Noumenon - Feb 11, 2005 10:11:16 am PST #6331 of 10002
No other candidate is asking the hard questions, like "Did geophysicists assassinate Jim Henson?" or "Why is there hydrogen in America's water supply?" --defective yeti

The taboo about disclosing salaries has its weak points -- unequal information between labor and management, difficulty identifying better work opportunities. It's not pleasant or efficient to have a store where only the manager knows all the prices and can charge each person different without their knowing, so why should the labor market be different? I know, salary is status and revealing it causes a lot of envy, but it would cut down on the amount of wasteful purchasing people have to do to signal higher status or try to fake it.

It also might do something about discrimination. For example, you can see something's wrong just from the averages, where the median salary for a single male is $26,700 and for a single female is $18,160. If you could see that kind of discrepancy at an individual level with people in your workplace, it could never last.
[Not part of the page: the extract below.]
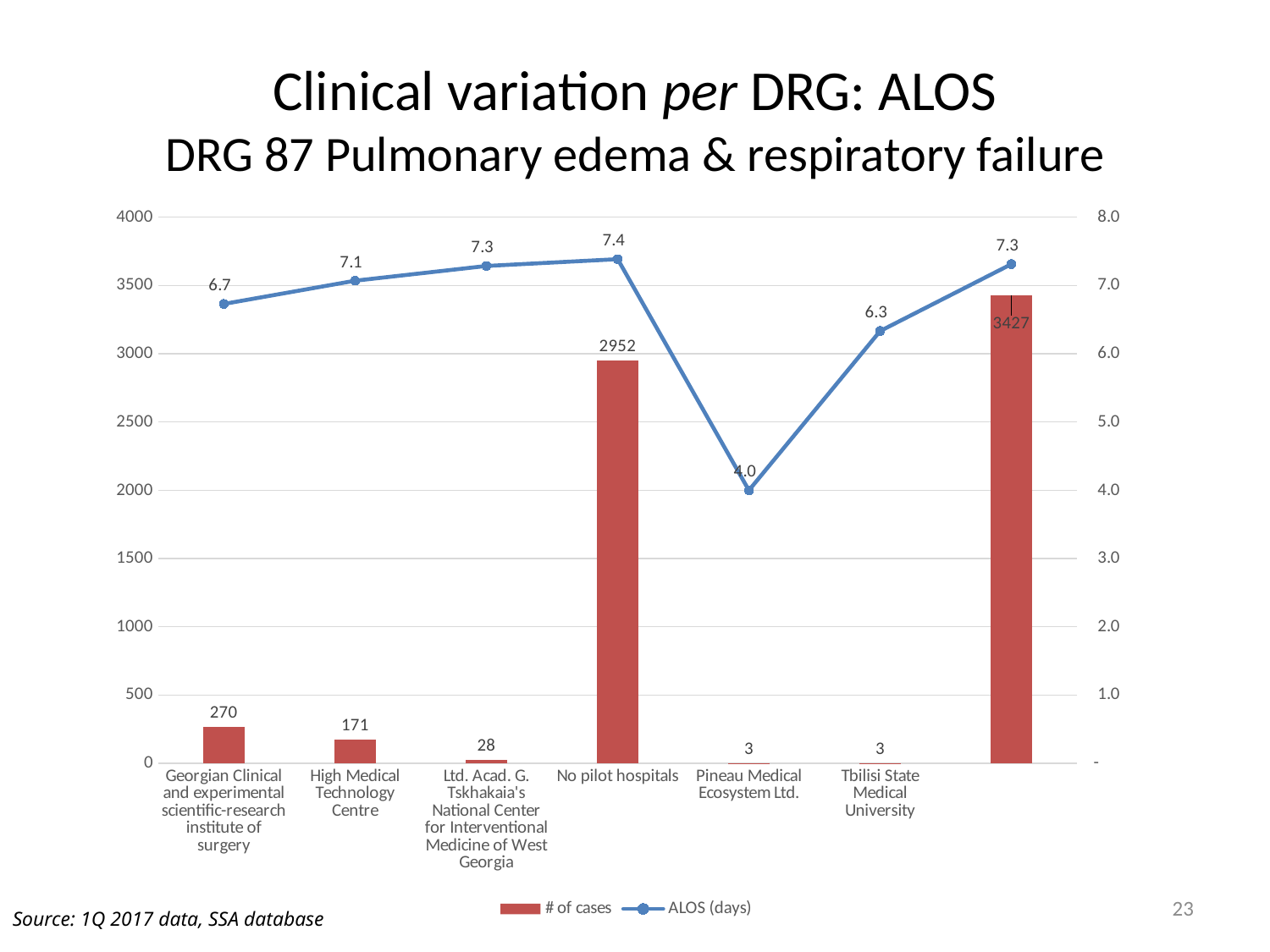
What is the ALOS (days) for Tbilisi State Medical University? 6.3 How many series does the legend list? 2 How many cases are shown for No pilot hospitals? 2952 What is the difference in ALOS (days) between No pilot hospitals and Pineau Medical Ecosystem Ltd.? 3.4 Is the number of cases for No pilot hospitals greater or less than 2500? greater Which has more cases, Georgian Clinical and experimental scientific-research institute of surgery or High Medical Technology Centre? Georgian Clinical and experimental scientific-research institute of surgery Which category has the lowest ALOS (days)? Pineau Medical Ecosystem Ltd. What kind of chart is shown on the slide? Combination bar and line chart Which category has the highest ALOS (days)? No pilot hospitals What is the ALOS (days) for Pineau Medical Ecosystem Ltd.? 4.0 What is the difference in number of cases between No pilot hospitals and Georgian Clinical and experimental scientific-research institute of surgery? 2682 How many cases are shown for High Medical Technology Centre? 171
Allyson - Feb 11, 2005 10:11:57 am PST #6332 of 10002
Wait, is this real-world child support, where the money goes to buy food for the kids, or MRA fantasyland child support where the women just buy Ferraris and cocaine? -Jessica

Salary: 41K
Rent: 800 per month
Debt: 21K

Not giving a rat's ass who knows?

Priceless.

I mean, I tell you people when I have earwax the size of a roach making me deaf. Why should I care about something as ridiculous as this? You know what I do for a living, some of you have seen the small box I live in and the car I drive, so, I mean, really?